# someone help?



## OI$urfGOD (Jul 31, 2004)

can someone send me in the direction in which i may be able to find a turbo setup for 03 spec ? or maybe someone that specializes in this and can do it for under 3 k ? if so please help


----------



## chimmike (Oct 17, 2002)

you won't do it for under 3,000, so stop that dream right now.

www.powertechimports.com or www.forcedinductionracing.com

next time, take a gander at the search button, you'd have found it


----------



## 02bluespec (Jan 13, 2004)

I those sites don't provide any help, check out hpautoworks.com. They don't advertise a setup for the spec, but you can order it online or call andy. They are an awesome store in Tempe Az. Got all my mods through them. Good luck. :thumbup:


----------



## chimmike (Oct 17, 2002)

I'm 99% sure HP autoworks doesn't make a proven, safe, reliable turbo kit.

the PTI kit has been proven............................time and again.
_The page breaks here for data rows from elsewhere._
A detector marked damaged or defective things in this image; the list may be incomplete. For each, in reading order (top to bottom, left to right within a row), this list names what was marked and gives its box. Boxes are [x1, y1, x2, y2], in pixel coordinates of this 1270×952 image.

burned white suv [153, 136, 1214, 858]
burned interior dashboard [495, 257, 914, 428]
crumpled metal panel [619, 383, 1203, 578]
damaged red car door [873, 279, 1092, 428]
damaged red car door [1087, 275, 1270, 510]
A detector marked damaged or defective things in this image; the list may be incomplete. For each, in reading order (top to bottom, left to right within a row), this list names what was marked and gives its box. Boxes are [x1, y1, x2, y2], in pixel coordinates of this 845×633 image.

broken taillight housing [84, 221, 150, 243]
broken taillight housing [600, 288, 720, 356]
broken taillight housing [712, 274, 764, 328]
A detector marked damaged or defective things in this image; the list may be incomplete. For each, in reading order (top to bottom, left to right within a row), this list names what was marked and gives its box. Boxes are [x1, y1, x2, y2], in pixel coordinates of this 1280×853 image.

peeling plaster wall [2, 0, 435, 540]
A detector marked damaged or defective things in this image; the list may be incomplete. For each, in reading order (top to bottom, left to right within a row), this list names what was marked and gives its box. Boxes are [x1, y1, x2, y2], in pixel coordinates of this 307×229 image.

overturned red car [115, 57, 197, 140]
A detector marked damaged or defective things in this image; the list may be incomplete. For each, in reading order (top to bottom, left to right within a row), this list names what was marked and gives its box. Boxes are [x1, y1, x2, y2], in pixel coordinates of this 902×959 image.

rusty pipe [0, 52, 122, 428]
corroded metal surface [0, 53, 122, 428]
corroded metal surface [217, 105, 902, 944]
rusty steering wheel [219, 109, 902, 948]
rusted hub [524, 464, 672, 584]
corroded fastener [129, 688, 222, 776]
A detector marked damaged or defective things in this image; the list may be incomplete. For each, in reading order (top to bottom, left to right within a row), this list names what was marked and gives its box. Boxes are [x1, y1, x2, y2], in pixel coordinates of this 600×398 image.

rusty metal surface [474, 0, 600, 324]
a growing number of members on b15sentra.net have the PTI kit


----------



## 02bluespec (Jan 13, 2004)

chimmike said:


> I'm 99% sure HP autoworks doesn't make a proven, safe, reliable turbo kit.
> 
> the PTI kit has been proven............................time and again.
> 
> a growing number of members on b15sentra.net have the PTI kit


HPautoworks has a spec that's sponsered by them, according to Andy (the owner) The kit is fully reliable. Won't put money on it though. But I would go with the pti for the power. looks like 17 more hp.

edit: By the way, is the pti street legal, and will it pass smog in Ca.?


----------



## chimmike (Oct 17, 2002)

bahaha, no turbo kit is street legal with CARB..............it _might_ pass emissions in CA, but I doubt it'll pass visual. I don't know what all is entailed in emissions since FL doesn't do testing.

Moving back to Forced Induction where this belongs


----------



## 02bluespec (Jan 13, 2004)

chimmike said:


> bahaha, no turbo kit is street legal with CARB..............it _might_ pass emissions in CA, but I doubt it'll pass visual. I don't know what all is entailed in emissions since FL doesn't do testing.
> 
> Moving back to Forced Induction where this belongs


Damn man....

MAybe I'll just by a vw gti and get some upgrades, intercooler turbo intake exhaust. At least since it is stock w/ turbo upgrades are not illegal in ca.
Of course I'll keep the spec.


----------



## chimmike (Oct 17, 2002)

get an SRT4-----same price as the GTI (generally) but you get a lot more umph out of a pretty sweet package. Oh, and it should handle better than the GTI out of the box as well 

turbocharging the Spec V is still a good option, but not if you're concerned with emissions.


----------



## 02bluespec (Jan 13, 2004)

chimmike said:


> get an SRT4-----same price as the GTI (generally) but you get a lot more umph out of a pretty sweet package. Oh, and it should handle better than the GTI out of the box as well
> 
> turbocharging the Spec V is still a good option, but not if you're concerned with emissions.


HE** no. I'll never own a neon again. P.O.S. IMO. Had a neon before my spec. Tranny went out after 70K (auto) cost more than the car to replace. after about 80k it flat out wouldn't start. Finally got it started and when I wouyld come to a stop, it would die. To keep it running I had to put it in nuetral and rev the engine until the light turned green. If I had the money, I'd rather go w/ the evo or the sti.


----------